Task requirements: Reproduce, from the lines below, exactly the stretch that begins at the line containing "اي لور - رموش" and ends at the line containing "UnionSpecial 81300A INSTRUCTIONS", both included.

Caption-style text data:
--*--

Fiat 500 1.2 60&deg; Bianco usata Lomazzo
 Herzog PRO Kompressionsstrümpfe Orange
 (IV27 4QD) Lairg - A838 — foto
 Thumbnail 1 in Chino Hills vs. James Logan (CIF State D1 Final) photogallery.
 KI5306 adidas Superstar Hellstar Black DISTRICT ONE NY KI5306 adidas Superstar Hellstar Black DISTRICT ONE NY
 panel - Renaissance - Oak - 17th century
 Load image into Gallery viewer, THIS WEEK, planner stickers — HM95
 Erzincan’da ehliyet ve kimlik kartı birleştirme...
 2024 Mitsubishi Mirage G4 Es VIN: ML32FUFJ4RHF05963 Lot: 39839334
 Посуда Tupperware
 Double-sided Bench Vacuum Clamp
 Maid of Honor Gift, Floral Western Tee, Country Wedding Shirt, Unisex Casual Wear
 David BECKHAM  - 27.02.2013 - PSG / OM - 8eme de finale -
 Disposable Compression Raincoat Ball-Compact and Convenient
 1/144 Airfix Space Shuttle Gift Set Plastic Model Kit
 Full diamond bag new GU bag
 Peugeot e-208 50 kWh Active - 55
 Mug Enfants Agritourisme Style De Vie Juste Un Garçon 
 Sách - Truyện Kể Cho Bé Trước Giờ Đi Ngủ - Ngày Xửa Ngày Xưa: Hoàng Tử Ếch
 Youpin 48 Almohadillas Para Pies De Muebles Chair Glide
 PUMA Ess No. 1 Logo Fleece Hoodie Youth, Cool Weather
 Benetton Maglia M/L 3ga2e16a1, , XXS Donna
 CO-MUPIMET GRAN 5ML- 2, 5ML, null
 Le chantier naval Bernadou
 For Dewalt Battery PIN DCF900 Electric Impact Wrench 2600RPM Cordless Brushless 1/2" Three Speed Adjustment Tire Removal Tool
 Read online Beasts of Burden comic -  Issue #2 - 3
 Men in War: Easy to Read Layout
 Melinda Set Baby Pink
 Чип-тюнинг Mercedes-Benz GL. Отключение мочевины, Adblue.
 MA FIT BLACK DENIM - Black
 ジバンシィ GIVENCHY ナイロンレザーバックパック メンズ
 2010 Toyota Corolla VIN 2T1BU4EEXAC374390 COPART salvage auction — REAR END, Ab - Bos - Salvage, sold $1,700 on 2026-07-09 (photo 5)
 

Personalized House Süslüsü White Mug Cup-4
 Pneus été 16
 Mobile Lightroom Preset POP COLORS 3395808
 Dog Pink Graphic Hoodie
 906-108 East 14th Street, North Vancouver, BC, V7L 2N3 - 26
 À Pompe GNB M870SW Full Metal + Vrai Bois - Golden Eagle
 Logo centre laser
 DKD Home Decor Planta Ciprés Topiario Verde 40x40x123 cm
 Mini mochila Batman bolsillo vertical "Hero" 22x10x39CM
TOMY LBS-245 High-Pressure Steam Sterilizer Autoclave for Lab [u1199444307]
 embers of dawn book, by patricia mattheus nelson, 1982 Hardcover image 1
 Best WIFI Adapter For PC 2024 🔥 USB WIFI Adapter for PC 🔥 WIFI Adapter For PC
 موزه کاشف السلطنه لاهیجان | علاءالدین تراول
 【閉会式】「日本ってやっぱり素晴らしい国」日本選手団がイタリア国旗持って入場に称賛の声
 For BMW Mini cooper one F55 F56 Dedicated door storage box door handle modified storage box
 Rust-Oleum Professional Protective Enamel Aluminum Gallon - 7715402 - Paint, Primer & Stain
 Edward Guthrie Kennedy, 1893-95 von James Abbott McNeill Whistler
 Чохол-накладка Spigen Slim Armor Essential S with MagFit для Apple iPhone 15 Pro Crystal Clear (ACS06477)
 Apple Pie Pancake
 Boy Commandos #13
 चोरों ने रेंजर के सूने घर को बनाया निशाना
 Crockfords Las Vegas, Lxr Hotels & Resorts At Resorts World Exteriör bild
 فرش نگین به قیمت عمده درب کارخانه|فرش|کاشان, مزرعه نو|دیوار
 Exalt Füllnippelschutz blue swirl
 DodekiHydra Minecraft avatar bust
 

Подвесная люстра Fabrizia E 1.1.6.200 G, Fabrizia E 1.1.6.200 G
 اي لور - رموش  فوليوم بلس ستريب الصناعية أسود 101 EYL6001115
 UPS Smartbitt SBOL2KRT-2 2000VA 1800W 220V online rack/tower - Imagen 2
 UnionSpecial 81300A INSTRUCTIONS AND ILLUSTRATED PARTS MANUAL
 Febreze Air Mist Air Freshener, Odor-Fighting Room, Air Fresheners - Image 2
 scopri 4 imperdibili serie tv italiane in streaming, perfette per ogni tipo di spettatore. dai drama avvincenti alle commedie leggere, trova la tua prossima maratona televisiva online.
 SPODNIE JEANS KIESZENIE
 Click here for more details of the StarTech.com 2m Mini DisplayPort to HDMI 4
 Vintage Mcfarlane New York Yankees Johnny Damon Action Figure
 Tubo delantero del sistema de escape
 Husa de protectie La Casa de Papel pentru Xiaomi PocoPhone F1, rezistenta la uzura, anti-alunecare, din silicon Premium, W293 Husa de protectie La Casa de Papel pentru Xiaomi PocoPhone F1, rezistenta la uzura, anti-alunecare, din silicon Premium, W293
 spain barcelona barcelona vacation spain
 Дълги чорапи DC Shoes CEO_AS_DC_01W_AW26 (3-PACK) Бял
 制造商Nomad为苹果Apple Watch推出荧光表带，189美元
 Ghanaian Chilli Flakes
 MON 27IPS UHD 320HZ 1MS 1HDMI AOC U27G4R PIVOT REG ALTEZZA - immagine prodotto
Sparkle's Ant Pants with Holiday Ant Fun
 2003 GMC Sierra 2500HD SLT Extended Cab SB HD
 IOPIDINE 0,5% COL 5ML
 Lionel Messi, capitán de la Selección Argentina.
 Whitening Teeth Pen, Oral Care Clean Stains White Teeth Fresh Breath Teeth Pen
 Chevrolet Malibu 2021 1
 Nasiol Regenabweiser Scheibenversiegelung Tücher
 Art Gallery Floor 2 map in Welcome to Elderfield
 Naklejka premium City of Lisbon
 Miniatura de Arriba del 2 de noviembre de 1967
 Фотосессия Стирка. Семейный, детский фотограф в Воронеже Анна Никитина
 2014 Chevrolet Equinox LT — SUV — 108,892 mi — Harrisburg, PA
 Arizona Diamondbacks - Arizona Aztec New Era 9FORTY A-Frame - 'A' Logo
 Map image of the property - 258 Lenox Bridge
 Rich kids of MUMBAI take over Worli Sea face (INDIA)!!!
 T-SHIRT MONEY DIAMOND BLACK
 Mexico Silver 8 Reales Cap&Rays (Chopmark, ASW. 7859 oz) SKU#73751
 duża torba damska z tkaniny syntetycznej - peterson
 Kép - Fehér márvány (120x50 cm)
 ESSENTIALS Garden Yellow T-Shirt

--*--

Answer:
 اي لور - رموش  فوليوم بلس ستريب الصناعية أسود 101 EYL6001115
 UPS Smartbitt SBOL2KRT-2 2000VA 1800W 220V online rack/tower - Imagen 2
 UnionSpecial 81300A INSTRUCTIONS AND ILLUSTRATED PARTS MANUAL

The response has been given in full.